Why are the central banks buying so much gold unless they still fear inflation?

Wednesday, June 10, 2015
By Paul Martin

By Peter Cooper
GoldSeek.com
Wednesday, 10 June 2015

Why are global central banks buying so much gold unless they still fear inflation? The World Gold Council estimates that 120 tonnes of gold were added to global central bank reserves in the first quarter of this year and that’s a whole lot more than they used to buy.

In fact even since 2010 the central banks have increased their share of global gold demand from just two per cent to 14 per cent last year.
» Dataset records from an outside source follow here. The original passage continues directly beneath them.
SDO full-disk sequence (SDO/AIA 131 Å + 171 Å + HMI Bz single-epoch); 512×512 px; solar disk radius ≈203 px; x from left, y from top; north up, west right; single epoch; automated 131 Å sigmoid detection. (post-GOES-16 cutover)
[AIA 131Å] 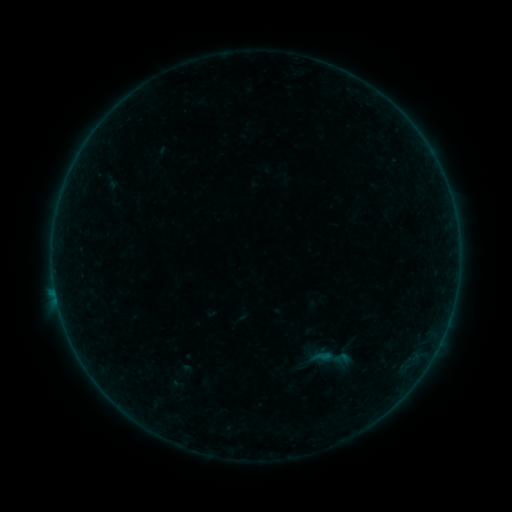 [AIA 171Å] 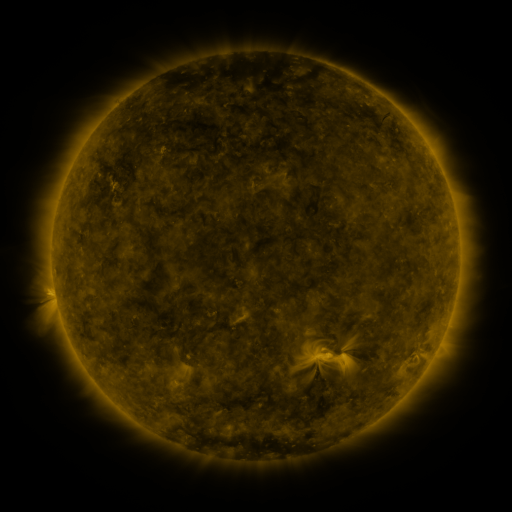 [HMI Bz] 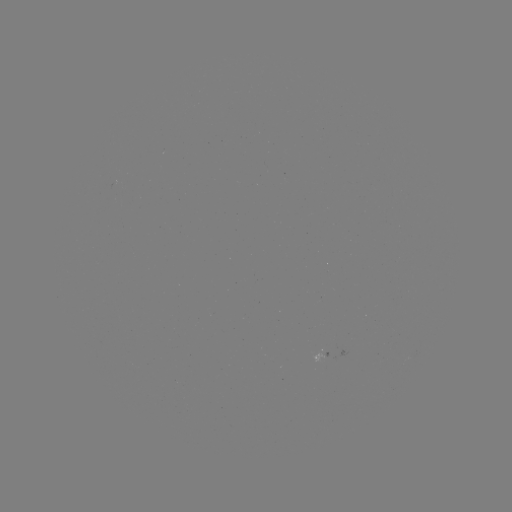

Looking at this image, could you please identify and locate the sigmoid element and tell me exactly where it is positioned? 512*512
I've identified sigmoid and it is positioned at (341, 358).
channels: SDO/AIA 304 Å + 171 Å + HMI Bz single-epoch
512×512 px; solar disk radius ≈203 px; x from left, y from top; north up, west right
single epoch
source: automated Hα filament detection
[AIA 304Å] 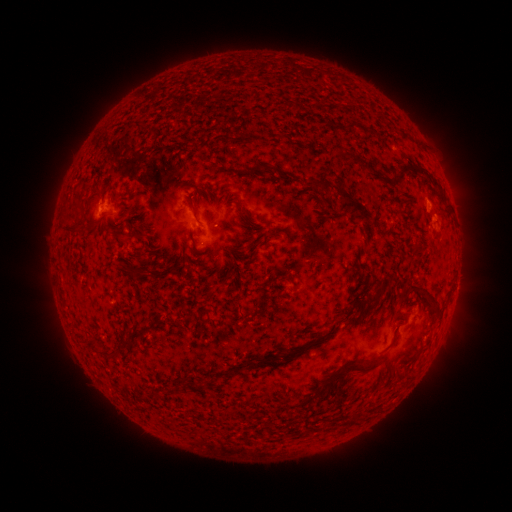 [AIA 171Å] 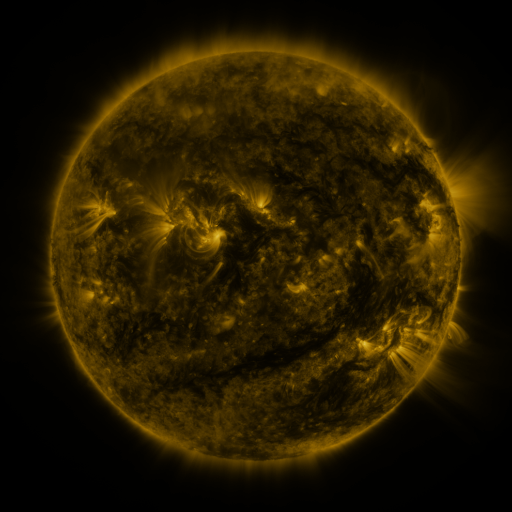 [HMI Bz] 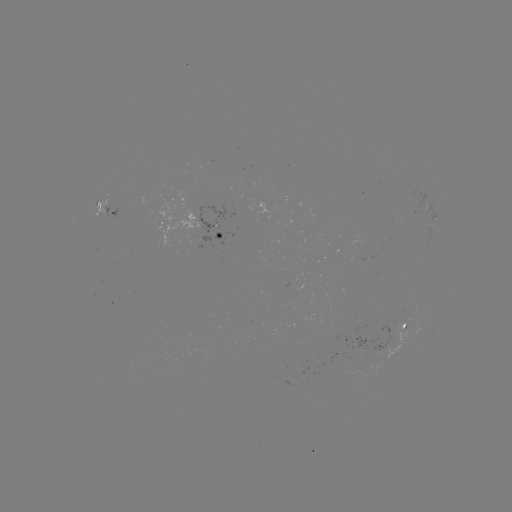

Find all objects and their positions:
filament: [342, 122, 354, 131]
filament: [258, 161, 330, 194]
filament: [411, 164, 439, 186]
filament: [336, 185, 375, 223]
filament: [219, 190, 232, 207]
filament: [185, 195, 200, 223]
filament: [233, 202, 251, 219]
filament: [62, 218, 86, 235]
filament: [248, 223, 258, 229]
filament: [113, 234, 144, 246]
filament: [188, 235, 197, 250]
filament: [246, 237, 260, 253]
filament: [162, 252, 185, 274]
filament: [164, 253, 173, 262]
filament: [356, 261, 369, 269]
filament: [131, 267, 148, 281]
filament: [406, 275, 441, 318]
filament: [344, 292, 360, 318]
filament: [284, 320, 338, 357]
filament: [91, 340, 119, 362]
filament: [323, 351, 390, 390]
filament: [254, 356, 272, 369]
filament: [353, 410, 363, 420]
It’s one reason why gold prices have held up recently despite a shift from retail investors to speculation in the final stages of the US and Chinese stock market bubbles.

Inflation hedge

For central banks gold is the classic hedge against monetary instability and against inflation, that is to say unwanted devaluation that puts up the price of goods in the shops. Gold will hold its value while paper money devalues and the nominal price of gold goes up and up.

Emerging markets, and we have to class China as an emerging this case albeit the world’s second largest economy, are playing catch up with the developed world in terms of gold reserves. They only hold around 10 per cent of foreign exchange reserves in gold by comparison to 70 per cent or more for countries like the US and Germany.

Monetary experts say around 15 per cent might be enough to maximize the benefits of gold holdings, and even the relatively new European Central Bank has 25 per cent of its reserves in Maynard Keynes’ ‘barbarous relic’.